Required task:
Reproduce the entries word for word, starting with the line that contains "Which among the" and continuing through the line that contains "Based on the", with both of those lines included. Leave any pictures out of your copy.

Material supplied:
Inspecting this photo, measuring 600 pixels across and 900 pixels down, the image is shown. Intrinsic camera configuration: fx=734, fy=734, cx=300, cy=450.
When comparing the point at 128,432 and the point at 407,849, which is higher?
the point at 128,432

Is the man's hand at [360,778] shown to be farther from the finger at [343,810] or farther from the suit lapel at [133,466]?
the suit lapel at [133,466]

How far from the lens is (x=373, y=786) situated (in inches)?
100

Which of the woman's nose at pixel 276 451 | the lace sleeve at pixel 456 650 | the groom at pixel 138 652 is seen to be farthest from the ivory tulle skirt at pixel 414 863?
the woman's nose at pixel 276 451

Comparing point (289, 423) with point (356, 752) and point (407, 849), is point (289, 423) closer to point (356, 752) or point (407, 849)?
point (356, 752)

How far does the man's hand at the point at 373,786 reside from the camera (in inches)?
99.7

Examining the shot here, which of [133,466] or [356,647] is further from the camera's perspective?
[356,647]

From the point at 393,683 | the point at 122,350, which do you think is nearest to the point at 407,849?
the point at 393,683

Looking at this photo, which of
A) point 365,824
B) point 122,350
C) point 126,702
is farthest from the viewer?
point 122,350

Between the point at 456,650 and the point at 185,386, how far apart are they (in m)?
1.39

...

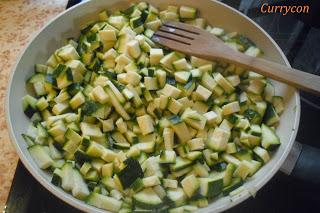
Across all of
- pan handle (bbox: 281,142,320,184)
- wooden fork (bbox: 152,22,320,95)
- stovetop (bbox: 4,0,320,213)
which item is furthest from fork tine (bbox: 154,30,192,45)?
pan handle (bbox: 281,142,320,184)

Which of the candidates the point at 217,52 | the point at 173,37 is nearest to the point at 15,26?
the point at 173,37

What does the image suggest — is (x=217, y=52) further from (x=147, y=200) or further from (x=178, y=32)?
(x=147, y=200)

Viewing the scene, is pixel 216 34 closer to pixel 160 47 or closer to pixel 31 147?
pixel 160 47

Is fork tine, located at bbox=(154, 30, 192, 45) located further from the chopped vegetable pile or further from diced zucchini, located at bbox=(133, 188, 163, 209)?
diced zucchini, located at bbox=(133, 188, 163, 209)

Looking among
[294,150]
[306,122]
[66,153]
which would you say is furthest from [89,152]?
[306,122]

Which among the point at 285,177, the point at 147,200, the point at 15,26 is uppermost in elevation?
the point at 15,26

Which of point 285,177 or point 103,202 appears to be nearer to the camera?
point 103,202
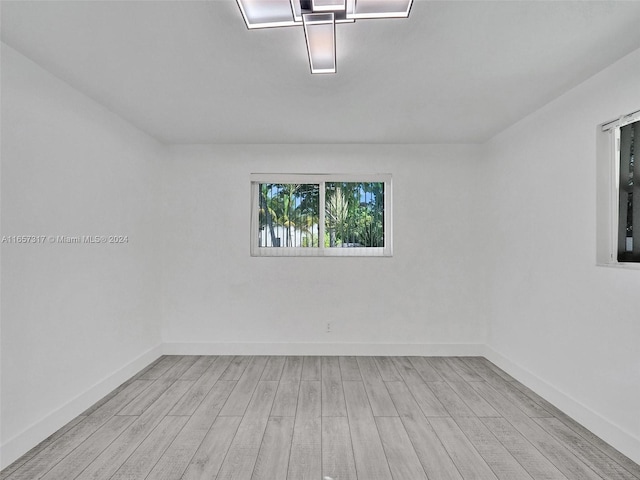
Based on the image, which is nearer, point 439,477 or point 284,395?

==

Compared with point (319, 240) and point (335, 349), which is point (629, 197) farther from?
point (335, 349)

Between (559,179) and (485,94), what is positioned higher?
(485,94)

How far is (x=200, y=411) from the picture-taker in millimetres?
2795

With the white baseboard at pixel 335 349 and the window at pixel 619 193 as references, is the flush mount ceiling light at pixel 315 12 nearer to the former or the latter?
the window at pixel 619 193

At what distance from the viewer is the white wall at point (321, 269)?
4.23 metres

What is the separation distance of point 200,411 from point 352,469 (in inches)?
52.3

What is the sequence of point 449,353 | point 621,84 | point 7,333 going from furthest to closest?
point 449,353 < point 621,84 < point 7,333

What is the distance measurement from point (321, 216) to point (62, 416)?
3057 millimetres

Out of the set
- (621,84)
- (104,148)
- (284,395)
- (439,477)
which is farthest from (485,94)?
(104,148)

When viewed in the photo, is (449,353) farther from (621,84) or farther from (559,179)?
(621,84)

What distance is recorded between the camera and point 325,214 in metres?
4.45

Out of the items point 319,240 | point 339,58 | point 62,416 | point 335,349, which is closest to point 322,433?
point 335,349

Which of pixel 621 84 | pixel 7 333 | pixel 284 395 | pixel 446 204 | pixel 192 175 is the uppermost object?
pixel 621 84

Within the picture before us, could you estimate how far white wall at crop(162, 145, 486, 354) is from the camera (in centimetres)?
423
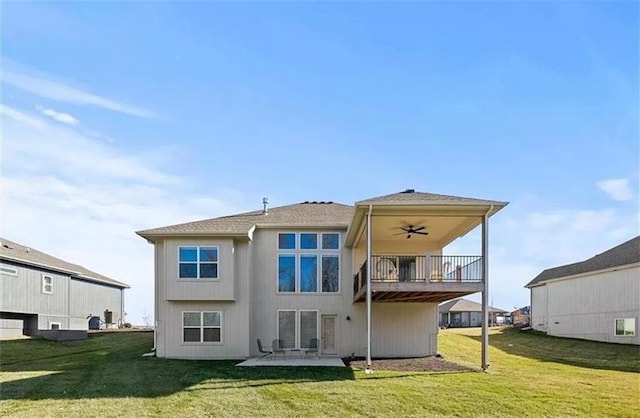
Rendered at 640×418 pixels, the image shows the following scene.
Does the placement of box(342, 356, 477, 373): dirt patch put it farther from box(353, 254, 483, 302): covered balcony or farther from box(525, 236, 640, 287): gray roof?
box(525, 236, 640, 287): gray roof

Written answer:
Which among the point at 285,177, the point at 147,200, the point at 15,26 is uppermost in elevation?
the point at 15,26

Which of point 285,177 or point 103,202 appears to be nearer to the camera?
point 103,202
Based on the image, which is nearer, point 439,477 or point 284,395?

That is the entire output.